— Start of Dataset excerpts —
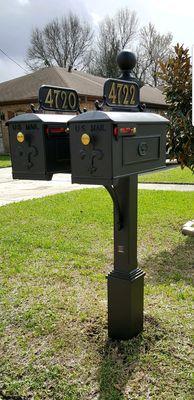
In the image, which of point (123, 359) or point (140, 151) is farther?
point (123, 359)

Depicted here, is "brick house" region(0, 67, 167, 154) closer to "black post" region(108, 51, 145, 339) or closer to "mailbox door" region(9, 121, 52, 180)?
"black post" region(108, 51, 145, 339)

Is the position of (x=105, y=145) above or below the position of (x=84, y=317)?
above

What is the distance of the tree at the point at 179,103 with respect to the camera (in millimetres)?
4293

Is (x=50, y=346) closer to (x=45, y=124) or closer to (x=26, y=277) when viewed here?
(x=26, y=277)

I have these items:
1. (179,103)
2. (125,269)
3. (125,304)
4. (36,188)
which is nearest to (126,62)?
(125,269)

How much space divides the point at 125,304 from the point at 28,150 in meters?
1.14

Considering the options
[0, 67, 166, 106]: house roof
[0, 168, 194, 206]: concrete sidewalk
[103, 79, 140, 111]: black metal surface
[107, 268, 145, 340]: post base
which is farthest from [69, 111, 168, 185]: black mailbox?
[0, 67, 166, 106]: house roof

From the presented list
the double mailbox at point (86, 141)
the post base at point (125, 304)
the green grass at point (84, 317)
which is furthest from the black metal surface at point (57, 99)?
the green grass at point (84, 317)

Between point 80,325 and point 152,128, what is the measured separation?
4.84ft

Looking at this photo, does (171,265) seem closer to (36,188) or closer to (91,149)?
(91,149)

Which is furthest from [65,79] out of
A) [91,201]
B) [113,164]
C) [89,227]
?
[113,164]

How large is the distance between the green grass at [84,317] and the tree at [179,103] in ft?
3.55

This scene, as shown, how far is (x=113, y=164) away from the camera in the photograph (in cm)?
161

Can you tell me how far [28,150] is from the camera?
6.15 feet
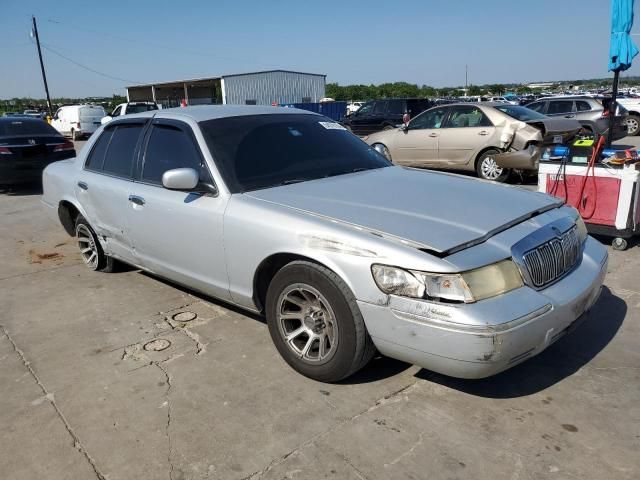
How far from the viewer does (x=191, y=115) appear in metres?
3.99

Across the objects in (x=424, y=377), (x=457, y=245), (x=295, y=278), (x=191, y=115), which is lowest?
(x=424, y=377)

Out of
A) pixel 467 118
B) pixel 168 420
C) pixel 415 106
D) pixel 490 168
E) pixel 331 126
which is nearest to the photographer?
pixel 168 420

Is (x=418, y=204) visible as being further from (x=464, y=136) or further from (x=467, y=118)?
(x=467, y=118)

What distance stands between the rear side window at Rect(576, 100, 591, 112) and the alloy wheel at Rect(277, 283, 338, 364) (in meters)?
15.9

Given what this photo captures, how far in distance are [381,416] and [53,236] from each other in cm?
589

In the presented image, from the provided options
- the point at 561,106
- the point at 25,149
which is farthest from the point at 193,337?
the point at 561,106

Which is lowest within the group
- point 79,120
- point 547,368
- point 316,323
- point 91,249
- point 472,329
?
point 547,368

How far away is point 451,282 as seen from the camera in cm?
252

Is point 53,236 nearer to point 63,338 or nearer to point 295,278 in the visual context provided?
point 63,338

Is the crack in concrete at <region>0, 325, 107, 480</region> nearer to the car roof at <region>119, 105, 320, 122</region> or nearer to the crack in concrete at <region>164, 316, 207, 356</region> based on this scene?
the crack in concrete at <region>164, 316, 207, 356</region>

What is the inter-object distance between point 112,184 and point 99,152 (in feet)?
2.05

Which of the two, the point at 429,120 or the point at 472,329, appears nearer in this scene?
the point at 472,329

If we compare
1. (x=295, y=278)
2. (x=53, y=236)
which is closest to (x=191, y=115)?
(x=295, y=278)

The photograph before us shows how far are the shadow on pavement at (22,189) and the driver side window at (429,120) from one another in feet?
25.7
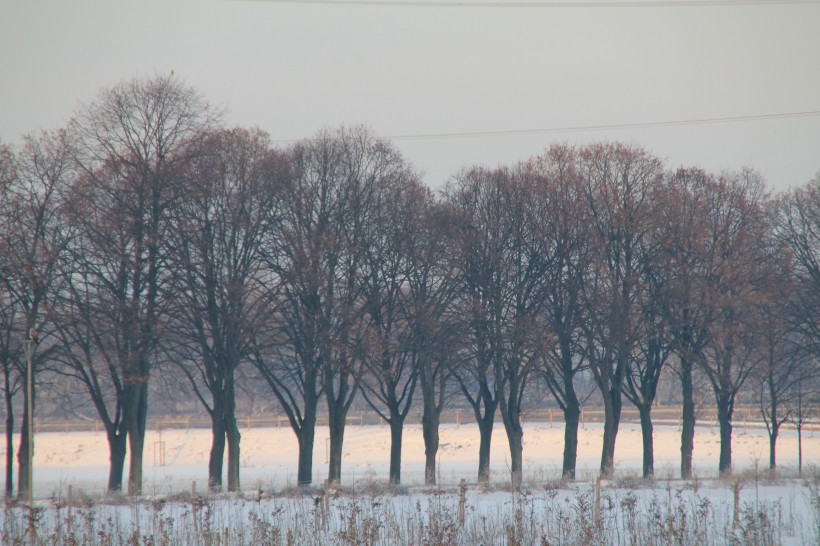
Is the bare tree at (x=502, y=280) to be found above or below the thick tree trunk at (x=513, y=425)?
above

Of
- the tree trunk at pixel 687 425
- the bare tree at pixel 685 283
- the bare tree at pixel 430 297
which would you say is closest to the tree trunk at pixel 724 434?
the tree trunk at pixel 687 425

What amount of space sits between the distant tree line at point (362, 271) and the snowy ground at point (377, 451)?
33.4 feet

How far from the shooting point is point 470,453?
56.2 metres

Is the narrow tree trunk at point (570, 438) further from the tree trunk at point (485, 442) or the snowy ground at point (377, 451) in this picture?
the snowy ground at point (377, 451)

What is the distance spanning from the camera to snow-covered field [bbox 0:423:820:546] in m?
16.1

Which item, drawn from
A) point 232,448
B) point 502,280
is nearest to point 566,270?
point 502,280

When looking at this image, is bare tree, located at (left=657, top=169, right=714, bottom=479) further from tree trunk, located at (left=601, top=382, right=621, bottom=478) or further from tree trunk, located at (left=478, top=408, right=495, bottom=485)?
tree trunk, located at (left=478, top=408, right=495, bottom=485)

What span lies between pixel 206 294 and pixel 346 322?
5.16 m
— End of Dataset excerpts —
Copy all of the records above word for word, leaving out the pictures.

Answer below
In the image, which of point (123, 359) or point (140, 151) is farther?
point (123, 359)

Depicted here, is "brick house" region(0, 67, 167, 154) closer to "black post" region(108, 51, 145, 339) or closer to "mailbox door" region(9, 121, 52, 180)?
"black post" region(108, 51, 145, 339)

Is the position of (x=105, y=145) above or below the position of (x=84, y=317)?
above

What is the distance of the tree at the point at 179,103 with respect to the camera (in millimetres)?
4293

Is (x=50, y=346) closer to (x=45, y=124) or closer to (x=26, y=277) when viewed here?
(x=26, y=277)

I have these items:
1. (179,103)
2. (125,269)
3. (125,304)
4. (36,188)
which is nearest to (126,62)?
(125,269)

How much space divides the point at 125,304 from the point at 28,150 in meters?
1.14

Considering the options
[0, 67, 166, 106]: house roof
[0, 168, 194, 206]: concrete sidewalk
[103, 79, 140, 111]: black metal surface
[107, 268, 145, 340]: post base
which is farthest from [69, 111, 168, 185]: black mailbox?
[0, 67, 166, 106]: house roof

From the presented list
the double mailbox at point (86, 141)
the post base at point (125, 304)
the green grass at point (84, 317)
which is furthest from the black metal surface at point (57, 99)?
the green grass at point (84, 317)

Between point 80,325 and point 152,128, what is the measured separation?
4.84ft

Looking at this photo, does (171,265) seem closer to (36,188) or closer to (91,149)?
(91,149)

Which is furthest from [65,79] out of
A) [91,201]
B) [113,164]
C) [89,227]
?
[113,164]

How large is the distance between the green grass at [84,317] and the tree at [179,103] in ft?
3.55

This scene, as shown, how far is (x=113, y=164) away from the camera in the photograph (in cm)?
161

Can you tell me how far [28,150] is from the camera?
6.15 feet
How far from the viewer does (x=191, y=115) appear in metres?
3.99

Across the objects in (x=424, y=377), (x=457, y=245), (x=295, y=278), (x=191, y=115), which is lowest?
(x=424, y=377)

Out of
A) pixel 467 118
B) pixel 168 420
C) pixel 415 106
D) pixel 490 168
E) pixel 331 126
which is nearest to the photographer?
pixel 168 420

Is (x=418, y=204) visible as being further from (x=464, y=136) or further from (x=467, y=118)?
(x=467, y=118)

What distance stands between the rear side window at Rect(576, 100, 591, 112) and the alloy wheel at Rect(277, 283, 338, 364) (in meters)?
15.9

Given what this photo captures, how far in distance are [381,416] and [53,236] from each other in cm?
589

In the presented image, from the provided options
- the point at 561,106
- the point at 25,149
which is farthest from the point at 193,337?
the point at 561,106

Which is lowest within the group
- point 79,120
- point 547,368
- point 316,323
- point 91,249
- point 472,329
?
point 547,368

How far away is point 451,282 as seen from the camera in cm?
252

Is point 53,236 nearer to point 63,338 or nearer to point 295,278 in the visual context provided?
point 63,338

Is the crack in concrete at <region>0, 325, 107, 480</region> nearer to the car roof at <region>119, 105, 320, 122</region> or nearer to the crack in concrete at <region>164, 316, 207, 356</region> based on this scene?
the crack in concrete at <region>164, 316, 207, 356</region>

What is the inter-object distance between point 112,184 and point 99,152 (in feet)?
2.05

Which of the two, the point at 429,120 or the point at 472,329, appears nearer in this scene?
the point at 472,329

If we compare
1. (x=295, y=278)
2. (x=53, y=236)
which is closest to (x=191, y=115)?
(x=295, y=278)

The photograph before us shows how far are the shadow on pavement at (22,189) and the driver side window at (429,120) from one another in feet?
25.7
Is the bare tree at (x=502, y=280) to be found above or below the thick tree trunk at (x=513, y=425)?
above

Of
- the tree trunk at pixel 687 425
- the bare tree at pixel 685 283
- the bare tree at pixel 430 297
which would you say is closest to the tree trunk at pixel 724 434?
the tree trunk at pixel 687 425

What amount of space sits between the distant tree line at point (362, 271) and the snowy ground at point (377, 451)?
33.4 feet

How far from the shooting point is point 470,453?
56.2 metres

Is the narrow tree trunk at point (570, 438) further from the tree trunk at point (485, 442) or the snowy ground at point (377, 451) in this picture?
the snowy ground at point (377, 451)

What is the distance spanning from the camera to snow-covered field [bbox 0:423:820:546] in m?
16.1

Which item, drawn from
A) point 232,448
B) point 502,280
is nearest to point 566,270?
point 502,280

When looking at this image, is bare tree, located at (left=657, top=169, right=714, bottom=479) further from tree trunk, located at (left=601, top=382, right=621, bottom=478) or further from tree trunk, located at (left=478, top=408, right=495, bottom=485)?
tree trunk, located at (left=478, top=408, right=495, bottom=485)

What span lies between pixel 206 294 and pixel 346 322?
5.16 m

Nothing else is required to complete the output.